Exercise requirements: Render every line of the records below as a JSON list of strings, one string per line, skipping blank lines.

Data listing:
::::

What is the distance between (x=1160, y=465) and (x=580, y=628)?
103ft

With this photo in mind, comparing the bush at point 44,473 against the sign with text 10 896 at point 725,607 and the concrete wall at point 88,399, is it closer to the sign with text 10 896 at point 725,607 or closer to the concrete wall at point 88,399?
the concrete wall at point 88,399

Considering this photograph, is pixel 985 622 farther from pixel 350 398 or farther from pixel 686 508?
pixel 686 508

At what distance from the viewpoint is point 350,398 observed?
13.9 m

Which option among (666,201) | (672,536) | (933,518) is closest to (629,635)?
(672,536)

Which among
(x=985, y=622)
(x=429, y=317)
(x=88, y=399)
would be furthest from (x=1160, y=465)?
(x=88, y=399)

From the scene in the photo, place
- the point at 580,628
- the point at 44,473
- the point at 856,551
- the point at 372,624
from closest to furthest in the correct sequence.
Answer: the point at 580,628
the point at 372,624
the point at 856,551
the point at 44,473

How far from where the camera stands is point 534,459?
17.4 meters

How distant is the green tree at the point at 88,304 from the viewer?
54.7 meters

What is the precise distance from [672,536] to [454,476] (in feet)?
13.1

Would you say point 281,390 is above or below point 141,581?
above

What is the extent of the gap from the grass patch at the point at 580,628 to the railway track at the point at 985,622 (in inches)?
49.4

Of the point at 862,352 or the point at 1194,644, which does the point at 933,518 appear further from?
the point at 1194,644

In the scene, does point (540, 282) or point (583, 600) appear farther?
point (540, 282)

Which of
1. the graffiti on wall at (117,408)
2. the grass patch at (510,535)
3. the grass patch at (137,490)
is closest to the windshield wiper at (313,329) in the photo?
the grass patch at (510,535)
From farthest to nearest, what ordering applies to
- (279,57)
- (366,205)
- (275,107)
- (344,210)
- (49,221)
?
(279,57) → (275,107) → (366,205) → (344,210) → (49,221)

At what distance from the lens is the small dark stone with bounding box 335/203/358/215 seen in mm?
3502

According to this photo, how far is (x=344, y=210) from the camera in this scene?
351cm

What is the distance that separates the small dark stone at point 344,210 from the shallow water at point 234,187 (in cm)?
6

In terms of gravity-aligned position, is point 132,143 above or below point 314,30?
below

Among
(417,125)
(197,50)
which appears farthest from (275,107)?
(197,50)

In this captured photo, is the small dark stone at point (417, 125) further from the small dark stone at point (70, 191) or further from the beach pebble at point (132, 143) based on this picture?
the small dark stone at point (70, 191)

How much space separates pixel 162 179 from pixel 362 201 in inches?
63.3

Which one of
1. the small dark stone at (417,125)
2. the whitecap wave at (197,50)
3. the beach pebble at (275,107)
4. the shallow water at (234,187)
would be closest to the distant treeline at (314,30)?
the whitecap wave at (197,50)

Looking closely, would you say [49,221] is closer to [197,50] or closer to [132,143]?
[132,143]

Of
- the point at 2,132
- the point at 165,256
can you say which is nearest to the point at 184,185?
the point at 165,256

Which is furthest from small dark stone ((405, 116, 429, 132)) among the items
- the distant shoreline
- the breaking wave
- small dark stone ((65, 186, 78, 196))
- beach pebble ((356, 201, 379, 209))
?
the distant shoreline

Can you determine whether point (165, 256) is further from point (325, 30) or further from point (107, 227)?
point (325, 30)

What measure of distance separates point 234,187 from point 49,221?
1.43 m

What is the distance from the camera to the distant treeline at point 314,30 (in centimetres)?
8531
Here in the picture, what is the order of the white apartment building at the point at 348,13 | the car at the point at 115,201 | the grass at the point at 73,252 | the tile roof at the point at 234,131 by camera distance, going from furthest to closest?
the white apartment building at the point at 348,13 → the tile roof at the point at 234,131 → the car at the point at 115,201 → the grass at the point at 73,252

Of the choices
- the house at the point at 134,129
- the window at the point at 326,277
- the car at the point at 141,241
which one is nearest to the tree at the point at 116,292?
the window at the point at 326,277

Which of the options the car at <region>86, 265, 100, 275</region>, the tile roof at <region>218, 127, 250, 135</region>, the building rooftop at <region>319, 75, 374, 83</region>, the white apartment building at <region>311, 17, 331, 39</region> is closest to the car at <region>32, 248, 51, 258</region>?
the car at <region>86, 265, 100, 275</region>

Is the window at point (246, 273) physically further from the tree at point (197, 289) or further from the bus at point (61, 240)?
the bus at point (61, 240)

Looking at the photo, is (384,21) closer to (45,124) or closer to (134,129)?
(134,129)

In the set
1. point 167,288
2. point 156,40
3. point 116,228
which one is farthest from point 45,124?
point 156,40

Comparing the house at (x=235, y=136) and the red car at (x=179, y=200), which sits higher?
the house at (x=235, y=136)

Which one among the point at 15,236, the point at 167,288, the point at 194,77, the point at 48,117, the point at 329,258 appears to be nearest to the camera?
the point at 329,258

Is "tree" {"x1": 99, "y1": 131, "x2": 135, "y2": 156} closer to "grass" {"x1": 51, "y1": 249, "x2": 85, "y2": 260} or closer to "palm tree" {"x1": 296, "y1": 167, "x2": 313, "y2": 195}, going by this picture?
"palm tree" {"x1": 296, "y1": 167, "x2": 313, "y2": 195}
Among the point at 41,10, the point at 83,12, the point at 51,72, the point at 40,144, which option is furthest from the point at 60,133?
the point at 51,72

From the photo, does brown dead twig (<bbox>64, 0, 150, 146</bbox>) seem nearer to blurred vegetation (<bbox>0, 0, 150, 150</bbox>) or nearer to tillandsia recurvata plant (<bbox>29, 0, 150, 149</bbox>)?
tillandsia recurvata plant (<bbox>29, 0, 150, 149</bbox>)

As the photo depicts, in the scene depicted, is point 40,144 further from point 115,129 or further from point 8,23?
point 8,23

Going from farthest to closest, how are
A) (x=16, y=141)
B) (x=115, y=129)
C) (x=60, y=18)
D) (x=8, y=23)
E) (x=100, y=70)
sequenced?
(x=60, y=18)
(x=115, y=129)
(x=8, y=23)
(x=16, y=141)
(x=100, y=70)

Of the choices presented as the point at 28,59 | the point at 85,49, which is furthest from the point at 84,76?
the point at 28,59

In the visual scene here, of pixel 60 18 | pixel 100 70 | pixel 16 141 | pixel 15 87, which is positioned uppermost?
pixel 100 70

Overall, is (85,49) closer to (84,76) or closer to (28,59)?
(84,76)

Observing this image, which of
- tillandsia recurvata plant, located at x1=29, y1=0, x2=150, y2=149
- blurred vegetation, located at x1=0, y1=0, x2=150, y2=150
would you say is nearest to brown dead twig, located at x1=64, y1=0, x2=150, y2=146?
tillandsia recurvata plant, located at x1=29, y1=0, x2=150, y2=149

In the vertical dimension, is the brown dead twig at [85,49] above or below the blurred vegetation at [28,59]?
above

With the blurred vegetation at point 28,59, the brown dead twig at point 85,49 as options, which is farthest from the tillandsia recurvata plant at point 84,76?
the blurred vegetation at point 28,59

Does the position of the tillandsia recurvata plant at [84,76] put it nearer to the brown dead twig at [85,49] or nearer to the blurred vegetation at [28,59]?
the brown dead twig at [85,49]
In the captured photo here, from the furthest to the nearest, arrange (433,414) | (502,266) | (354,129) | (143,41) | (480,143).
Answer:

::::

Correct answer:
[
  "What is the distance between (x=1160, y=465) and (x=580, y=628)?",
  "103ft",
  "With this photo in mind, comparing the bush at point 44,473 against the sign with text 10 896 at point 725,607 and the concrete wall at point 88,399, is it closer to the sign with text 10 896 at point 725,607 or closer to the concrete wall at point 88,399?",
  "the concrete wall at point 88,399",
  "Considering this photograph, is pixel 985 622 farther from pixel 350 398 or farther from pixel 686 508?",
  "pixel 686 508",
  "At what distance from the viewpoint is point 350,398 observed?",
  "13.9 m",
  "Which option among (666,201) | (672,536) | (933,518) is closest to (629,635)?",
  "(672,536)",
  "Which among",
  "(x=985, y=622)",
  "(x=429, y=317)",
  "(x=88, y=399)",
  "would be furthest from (x=1160, y=465)?",
  "(x=88, y=399)",
  "From the scene in the photo, place",
  "- the point at 580,628",
  "- the point at 44,473",
  "- the point at 856,551",
  "- the point at 372,624",
  "from closest to furthest in the correct sequence.",
  "Answer: the point at 580,628",
  "the point at 372,624",
  "the point at 856,551",
  "the point at 44,473",
  "How far from where the camera stands is point 534,459?",
  "17.4 meters",
  "How distant is the green tree at the point at 88,304 from the viewer?",
  "54.7 meters",
  "What is the precise distance from [672,536] to [454,476] (in feet)?",
  "13.1",
  "Would you say point 281,390 is above or below point 141,581?",
  "above",
  "What is the extent of the gap from the grass patch at the point at 580,628 to the railway track at the point at 985,622 (in inches)?",
  "49.4",
  "Of the point at 862,352 or the point at 1194,644, which does the point at 933,518 appear further from?",
  "the point at 1194,644",
  "In the scene, does point (540, 282) or point (583, 600) appear farther?",
  "point (540, 282)",
  "Which of",
  "1. the graffiti on wall at (117,408)",
  "2. the grass patch at (510,535)",
  "3. the grass patch at (137,490)",
  "is closest to the windshield wiper at (313,329) in the photo?",
  "the grass patch at (510,535)",
  "From farthest to nearest, what ordering applies to",
  "- (279,57)",
  "- (366,205)",
  "- (275,107)",
  "- (344,210)",
  "- (49,221)",
  "?",
  "(279,57) → (275,107) → (366,205) → (344,210) → (49,221)",
  "At what distance from the lens is the small dark stone with bounding box 335/203/358/215 seen in mm?",
  "3502",
  "According to this photo, how far is (x=344, y=210) from the camera in this scene?",
  "351cm",
  "What is the distance that separates the small dark stone at point 344,210 from the shallow water at point 234,187 (in cm)?",
  "6",
  "In terms of gravity-aligned position, is point 132,143 above or below point 314,30?",
  "below",
  "Among",
  "(417,125)",
  "(197,50)",
  "which appears farthest from (275,107)?",
  "(197,50)",
  "In this captured photo, is the small dark stone at point (417, 125) further from the small dark stone at point (70, 191) or further from the beach pebble at point (132, 143) based on this picture?",
  "the small dark stone at point (70, 191)",
  "How much space separates pixel 162 179 from pixel 362 201 in inches?",
  "63.3",
  "Which one of",
  "1. the small dark stone at (417,125)",
  "2. the whitecap wave at (197,50)",
  "3. the beach pebble at (275,107)",
  "4. the shallow water at (234,187)",
  "would be closest to the distant treeline at (314,30)?",
  "the whitecap wave at (197,50)",
  "Looking closely, would you say [49,221] is closer to [197,50] or closer to [132,143]?",
  "[132,143]",
  "Of",
  "- the point at 2,132",
  "- the point at 165,256",
  "can you say which is nearest to the point at 184,185?",
  "the point at 165,256",
  "Which is furthest from small dark stone ((405, 116, 429, 132)) among the items",
  "- the distant shoreline",
  "- the breaking wave",
  "- small dark stone ((65, 186, 78, 196))",
  "- beach pebble ((356, 201, 379, 209))",
  "?",
  "the distant shoreline",
  "Can you determine whether point (165, 256) is further from point (325, 30) or further from point (107, 227)?",
  "point (325, 30)",
  "What measure of distance separates point 234,187 from point 49,221?",
  "1.43 m",
  "What is the distance from the camera to the distant treeline at point 314,30 (in centimetres)?",
  "8531",
  "Here in the picture, what is the order of the white apartment building at the point at 348,13 | the car at the point at 115,201 | the grass at the point at 73,252 | the tile roof at the point at 234,131 by camera distance, going from furthest to closest?",
  "the white apartment building at the point at 348,13 → the tile roof at the point at 234,131 → the car at the point at 115,201 → the grass at the point at 73,252",
  "Of the choices",
  "- the house at the point at 134,129",
  "- the window at the point at 326,277",
  "- the car at the point at 141,241",
  "which one is nearest to the tree at the point at 116,292?",
  "the window at the point at 326,277",
  "Which of the options the car at <region>86, 265, 100, 275</region>, the tile roof at <region>218, 127, 250, 135</region>, the building rooftop at <region>319, 75, 374, 83</region>, the white apartment building at <region>311, 17, 331, 39</region> is closest to the car at <region>32, 248, 51, 258</region>?",
  "the car at <region>86, 265, 100, 275</region>",
  "Is the window at point (246, 273) physically further from the tree at point (197, 289) or further from the bus at point (61, 240)?",
  "the bus at point (61, 240)",
  "Looking at the photo, is (384,21) closer to (45,124) or closer to (134,129)?",
  "(134,129)",
  "In the set",
  "1. point 167,288",
  "2. point 156,40",
  "3. point 116,228",
  "which one is farthest from point 45,124?",
  "point 156,40",
  "Comparing the house at (x=235, y=136) and the red car at (x=179, y=200), which sits higher?",
  "the house at (x=235, y=136)",
  "Which one among the point at 15,236, the point at 167,288, the point at 194,77, the point at 48,117, the point at 329,258 appears to be nearest to the camera?",
  "the point at 329,258",
  "Is \"tree\" {\"x1\": 99, \"y1\": 131, \"x2\": 135, \"y2\": 156} closer to \"grass\" {\"x1\": 51, \"y1\": 249, \"x2\": 85, \"y2\": 260} or closer to \"palm tree\" {\"x1\": 296, \"y1\": 167, \"x2\": 313, \"y2\": 195}, going by this picture?",
  "\"palm tree\" {\"x1\": 296, \"y1\": 167, \"x2\": 313, \"y2\": 195}",
  "Among the point at 41,10, the point at 83,12, the point at 51,72, the point at 40,144, which option is furthest from the point at 60,133?",
  "the point at 51,72",
  "From the photo, does brown dead twig (<bbox>64, 0, 150, 146</bbox>) seem nearer to blurred vegetation (<bbox>0, 0, 150, 150</bbox>) or nearer to tillandsia recurvata plant (<bbox>29, 0, 150, 149</bbox>)?",
  "tillandsia recurvata plant (<bbox>29, 0, 150, 149</bbox>)",
  "As the photo depicts, in the scene depicted, is point 40,144 further from point 115,129 or further from point 8,23?",
  "point 8,23",
  "Going from farthest to closest, how are",
  "A) (x=16, y=141)",
  "B) (x=115, y=129)",
  "C) (x=60, y=18)",
  "D) (x=8, y=23)",
  "E) (x=100, y=70)",
  "sequenced?",
  "(x=60, y=18)",
  "(x=115, y=129)",
  "(x=8, y=23)",
  "(x=16, y=141)",
  "(x=100, y=70)",
  "Of the choices presented as the point at 28,59 | the point at 85,49, which is furthest from the point at 84,76?",
  "the point at 28,59",
  "In the visual scene here, of pixel 60 18 | pixel 100 70 | pixel 16 141 | pixel 15 87, which is positioned uppermost?",
  "pixel 100 70",
  "Overall, is (85,49) closer to (84,76) or closer to (28,59)?",
  "(84,76)",
  "Observing this image, which of",
  "- tillandsia recurvata plant, located at x1=29, y1=0, x2=150, y2=149",
  "- blurred vegetation, located at x1=0, y1=0, x2=150, y2=150",
  "would you say is nearest to brown dead twig, located at x1=64, y1=0, x2=150, y2=146?",
  "tillandsia recurvata plant, located at x1=29, y1=0, x2=150, y2=149",
  "In the vertical dimension, is the brown dead twig at [85,49] above or below the blurred vegetation at [28,59]?",
  "above",
  "With the blurred vegetation at point 28,59, the brown dead twig at point 85,49 as options, which is farthest from the tillandsia recurvata plant at point 84,76?",
  "the blurred vegetation at point 28,59",
  "Does the position of the tillandsia recurvata plant at [84,76] put it nearer to the brown dead twig at [85,49] or nearer to the blurred vegetation at [28,59]?",
  "the brown dead twig at [85,49]",
  "In the captured photo here, from the furthest to the nearest, arrange (433,414) | (502,266) | (354,129) | (143,41) | (480,143).",
  "Answer:"
]